Unknows S-100 System

Chuck Guzis cclist at sydex.com
Sun Sep 23 13:40:29 CDT 2007


On 23 Sep 2007 at 12:35, Roy J. Tellason wrote:

> > without accessing the internal register at 0BBh.
> 
> That's odd.  :-)

In a way, it makes sense.  Consider that they needed *some* way to 
access the mask register.  They could perhaps take one of the "no op" 
instructions, such as "ld c,c" and detail it off for special duty, 
but that's taking an awful gamble that the code doesn't actually 
appear anywhere.  The 8085 RIM/SIM opcodes are already taken by the 
relative jumps, so what to do?  Reserve an I/O address and do your 
best to make sure that 8085-type I/O doesn't inadvertently access it 
by restricting the access to Z80 indirect I/O.  At least if one hits 
the port with some legacy Z80 I/O, it's easy to find.
 
> I never really made use of those,  myself,  nor saw much source code for stuff 
> that did.

This comes in very handy for stack-relative and table addressing.  
For the 8085:

    LXI		HL,offset on stack
    DAD		SP
    MOV		C,M				(5 bytes)

(repeat for every reference)

For the Z80:

    LD		IX,0
    ADD		IX,SP   (done only once at function entry)

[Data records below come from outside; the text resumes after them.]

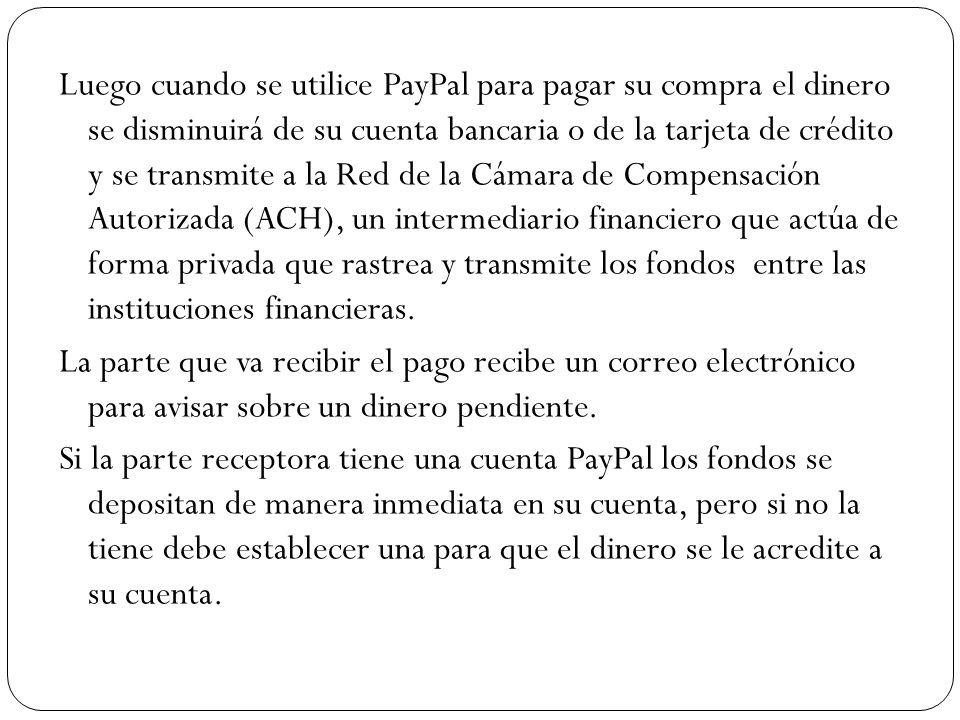 Luego cuando se utilice PayPal para pagar su compra el dinero se disminuirá de su cuenta bancaria o de la tarjeta de crédito y se transmite a la Red de la Cámara de Compensación Autorizada (ACH), un intermediario financiero que actúa de forma privada que rastrea y transmite los fondos entre las instituciones financieras.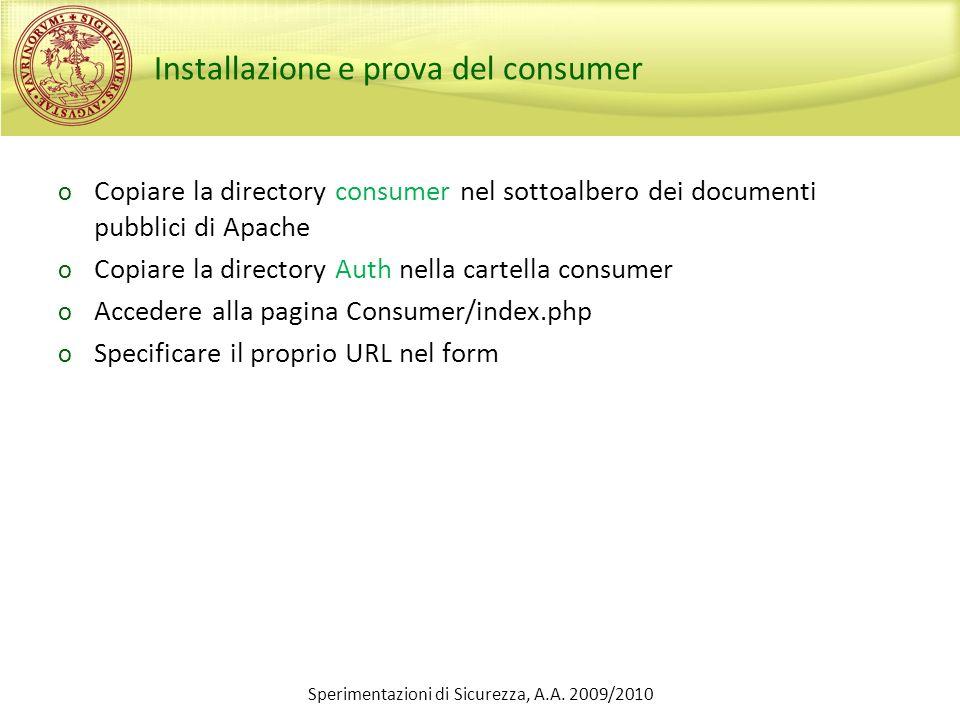 Installazione e prova del consumer o Copiare la directory consumer nel sottoalbero dei documenti pubblici di Apache o Copiare la directory Auth nella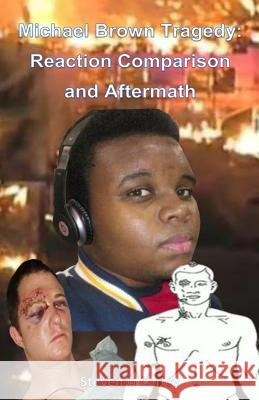 Michael Brown Tragedy: Reaction Comparison and Aftermath MR Steven G. Carley 9780692341681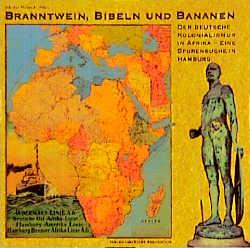 Branntwein, Bibeln und Bananen: Der deutsche Ko...
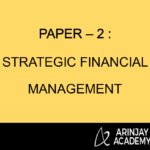 PAPER – 2 : STRATEGIC FINANCIAL MANAGEMENT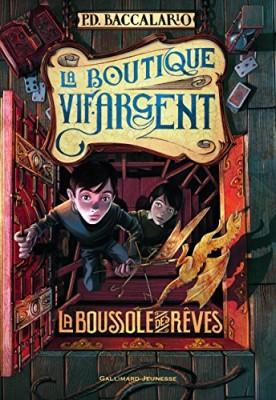 """Afficher """"La Boutique Vif-Argent n° 2 La boussole des rêves"""""""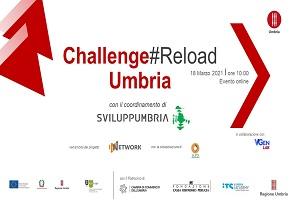 """""""CHALLENGE#RELOAD UMBRIA"""", REGIONE UMBRIA E SVILUPPUMBRIA PRESENTANO L'INIZIATIVA NEL CORSO DI UN WEBINAR"""
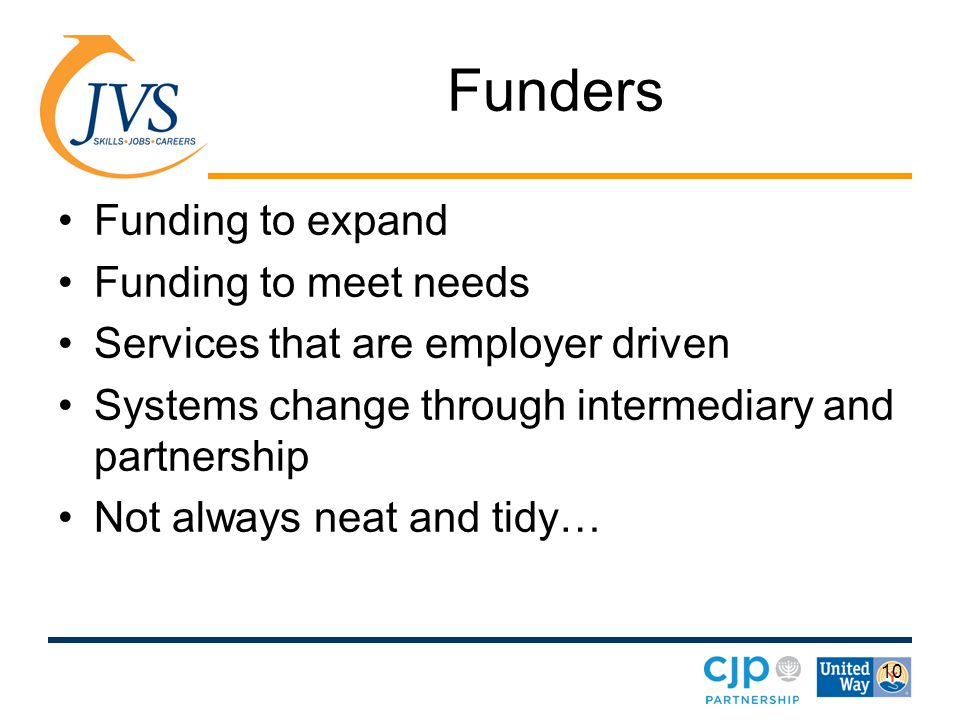 10 Funders Funding to expand Funding to meet needs Services that are employer driven Systems change through intermediary and partnership Not always neat and tidy…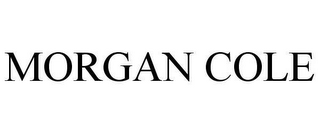 mark for MORGAN COLE, trademark #78659964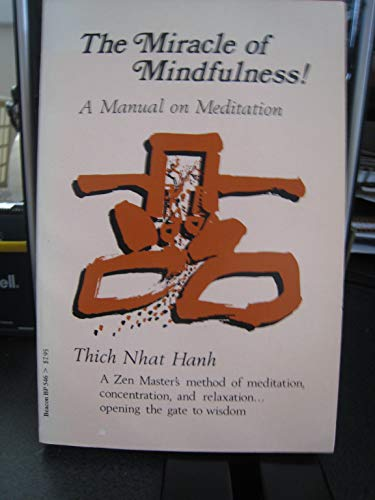 The Miracle of Mindfulness!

    LD		C,[IX+offset]   (3 bytes)

and it leaves HL free for other uses.  The limitation, of course, is 
that the displacement for the Z80 case can't exceed 255 locations--
but that generally isn't a big issue with a lot of x80 C code.
 
> What are these?  I remember some stuff in the magazines early on (probably 
> Byte,  in its first year of publication or so) and have run across some stuff 
> on the 'net about undocumented z80 opcodes,  most of which don't seem to be 
> terribly useful,  but this is the first I've heard of undocumented 8085 
> codes.

Make up your own mnemonics for these:

    08		HL <= HL-BC	All flags affected
    10		Rotate HL 1 bit right   No flags affected
    18		Rotate DE 1 bit left    Carry = old bit 15
    28		Add immediate 8 bit value to HL   All flags affected
    38		Add immediate 8 bit value to SP   All flags affected
    CB		If the V (overflow) flag is set, CALL 0040H
    DE		Load HL with the 16-bit value pointed to by DE
    D9		Store HL into the 16-bit location pointed to by DE

In addition, some 8 bit instructions affect bit 5 of the flags 
register (in a way that I don't completely understand).  DD xx xx 
will jump to xxxx if this bit is clear, ED xx xx will jump to xxxx if 
this bit is set.  

>From my viewpoint, some of these instructions look like afterthoughts-
-but some would have been useful in a couple of instances.

The biggest implication of the above, however, is that there's an 
ugly trap for the lowly coder who decided that 08/10/18/28/38 was a 
no-op.
 
> Do you know of any handy data online for the part?  A basic overview and maybe 
> some info on the instruction set and hardware would be nice.  Somehow or 
> other I never managed to get a hold of any when that chip hit the market.

http://www.datasheetarchive.com/preview/2602635.html
 
> Are those easy enough to find these days if one wanted to play with 'em?

Not terribly difficult--there were a few commercial personal 
computers that used them, mostly for the  CMOS power advantage.   
There's an eval kit from NSC on ePay right now.